STATED EXERCISE 1: In the patch page, where does information about an unknown read-path error currently appear?
STATED EXERCISE 2: Write out the part of the patch page starting with "Currently when unknown" and going on through "changed, 1 insertion(+)".

[05/13] lightnvm: pblk: Count all read errors in stats

Message ID	20190227171442.11853-6-igor.j.konopko@intel.com (mailing list archive)
State	New, archived
Headers	show Return-Path: <linux-block-owner@kernel.org> From: Igor Konopko <igor.j.konopko@intel.com> To: mb@lightnvm.io, javier@javigon.com, hans.holmberg@cnexlabs.com Cc: linux-block@vger.kernel.org, igor.j.konopko@intel.com Subject: [PATCH 05/13] lightnvm: pblk: Count all read errors in stats Date: Wed, 27 Feb 2019 18:14:34 +0100 Message-Id: <20190227171442.11853-6-igor.j.konopko@intel.com> In-Reply-To: <20190227171442.11853-1-igor.j.konopko@intel.com> References: <20190227171442.11853-1-igor.j.konopko@intel.com> Sender: linux-block-owner@vger.kernel.org Precedence: bulk
Series	lightnvm: bugfixes and improvements \| expand [00/13] lightnvm: bugfixes and improvements [01/13] lightnvm: pblk: Line reference fix in GC [02/13] lightnvm: pblk: Gracefully handle GC data malloc fail [03/13] lightnvm: pblk: Fix put line back behaviour [04/13] lightnvm: pblk: Rollback in gc read [05/13] lightnvm: pblk: Count all read errors in stats [06/13] lightnvm: pblk: Ensure that erase is chunk aligned [07/13] lightnvm: pblk: Cleanly fail when there is not enough memory [08/13] lightnvm: pblk: Set proper read stutus in bio [09/13] lightnvm: pblk: Kick writer for flush requests [10/13] lightnvm: pblk: Reduce L2P DRAM footprint [11/13] lightnvm: pblk: Remove unused smeta_ssec field [12/13] lightnvm: pblk: close opened chunks [13/13] lightnvm: Inherit mdts from the parent nvme device

Igor Konopko Feb. 27, 2019, 5:14 p.m. UTC

Currently when unknown error occurs on read path
there is only dmesg information about it, but it
is not counted in sysfs statistics. Since this is
still an error we should also count it there.

Signed-off-by: Igor Konopko <igor.j.konopko@intel.com>
---
 drivers/lightnvm/pblk-core.c | 1 +
 1 file changed, 1 insertion(+)

LISTED RECORDS:

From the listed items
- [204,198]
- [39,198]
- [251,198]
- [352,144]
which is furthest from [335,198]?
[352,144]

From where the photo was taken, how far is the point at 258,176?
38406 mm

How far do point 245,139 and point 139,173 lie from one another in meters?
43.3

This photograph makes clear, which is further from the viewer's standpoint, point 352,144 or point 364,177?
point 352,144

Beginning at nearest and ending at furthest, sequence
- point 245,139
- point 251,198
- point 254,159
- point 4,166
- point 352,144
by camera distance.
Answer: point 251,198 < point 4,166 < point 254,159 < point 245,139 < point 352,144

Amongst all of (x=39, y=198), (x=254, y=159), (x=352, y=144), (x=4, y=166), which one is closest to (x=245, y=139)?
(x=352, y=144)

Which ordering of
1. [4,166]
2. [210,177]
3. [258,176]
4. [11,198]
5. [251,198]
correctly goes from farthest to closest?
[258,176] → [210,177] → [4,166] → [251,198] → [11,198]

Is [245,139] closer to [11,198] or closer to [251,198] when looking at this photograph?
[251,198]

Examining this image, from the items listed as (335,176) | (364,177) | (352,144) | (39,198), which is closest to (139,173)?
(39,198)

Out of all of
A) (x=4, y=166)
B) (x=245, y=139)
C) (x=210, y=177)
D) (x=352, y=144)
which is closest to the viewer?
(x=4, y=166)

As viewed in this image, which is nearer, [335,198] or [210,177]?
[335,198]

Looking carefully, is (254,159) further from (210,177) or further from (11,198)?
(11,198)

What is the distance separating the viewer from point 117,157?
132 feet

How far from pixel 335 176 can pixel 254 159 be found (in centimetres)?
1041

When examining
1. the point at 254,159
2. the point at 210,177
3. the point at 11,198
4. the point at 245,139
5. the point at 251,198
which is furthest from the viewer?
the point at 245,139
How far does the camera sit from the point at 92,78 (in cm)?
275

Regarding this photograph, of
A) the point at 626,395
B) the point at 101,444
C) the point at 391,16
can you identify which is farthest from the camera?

---

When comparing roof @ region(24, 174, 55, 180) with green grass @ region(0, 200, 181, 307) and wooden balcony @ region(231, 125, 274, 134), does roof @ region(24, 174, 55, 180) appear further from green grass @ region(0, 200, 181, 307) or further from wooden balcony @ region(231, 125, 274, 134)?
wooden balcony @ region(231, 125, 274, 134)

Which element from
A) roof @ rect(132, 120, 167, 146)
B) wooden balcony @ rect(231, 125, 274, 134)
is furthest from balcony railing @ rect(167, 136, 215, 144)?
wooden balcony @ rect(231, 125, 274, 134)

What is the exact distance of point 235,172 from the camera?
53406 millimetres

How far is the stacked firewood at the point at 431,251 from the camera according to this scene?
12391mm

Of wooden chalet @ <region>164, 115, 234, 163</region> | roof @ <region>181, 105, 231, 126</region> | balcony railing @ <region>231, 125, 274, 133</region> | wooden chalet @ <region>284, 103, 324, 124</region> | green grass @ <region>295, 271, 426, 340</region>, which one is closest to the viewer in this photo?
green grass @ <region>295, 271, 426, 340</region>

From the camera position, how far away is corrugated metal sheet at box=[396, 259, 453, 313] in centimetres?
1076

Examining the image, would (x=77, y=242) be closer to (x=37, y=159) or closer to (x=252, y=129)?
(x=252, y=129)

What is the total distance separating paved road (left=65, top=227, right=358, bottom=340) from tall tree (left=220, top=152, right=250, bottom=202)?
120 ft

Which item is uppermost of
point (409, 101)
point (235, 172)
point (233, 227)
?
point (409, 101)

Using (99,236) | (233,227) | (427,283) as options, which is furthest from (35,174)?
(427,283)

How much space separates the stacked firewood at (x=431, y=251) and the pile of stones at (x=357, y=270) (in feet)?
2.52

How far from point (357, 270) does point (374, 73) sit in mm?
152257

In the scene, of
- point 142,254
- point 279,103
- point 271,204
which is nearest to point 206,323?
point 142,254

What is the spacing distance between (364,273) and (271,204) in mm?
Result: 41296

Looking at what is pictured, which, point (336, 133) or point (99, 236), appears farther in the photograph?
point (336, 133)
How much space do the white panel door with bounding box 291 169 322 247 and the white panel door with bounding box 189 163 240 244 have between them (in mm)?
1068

TASK RESPONSE 1: Only in dmesg; it is not counted in the sysfs statistics.

TASK RESPONSE 2:
Currently when unknown error occurs on read path
there is only dmesg information about it, but it
is not counted in sysfs statistics. Since this is
still an error we should also count it there.

Signed-off-by: Igor Konopko <igor.j.konopko@intel.com>
---
 drivers/lightnvm/pblk-core.c | 1 +
 1 file changed, 1 insertion(+)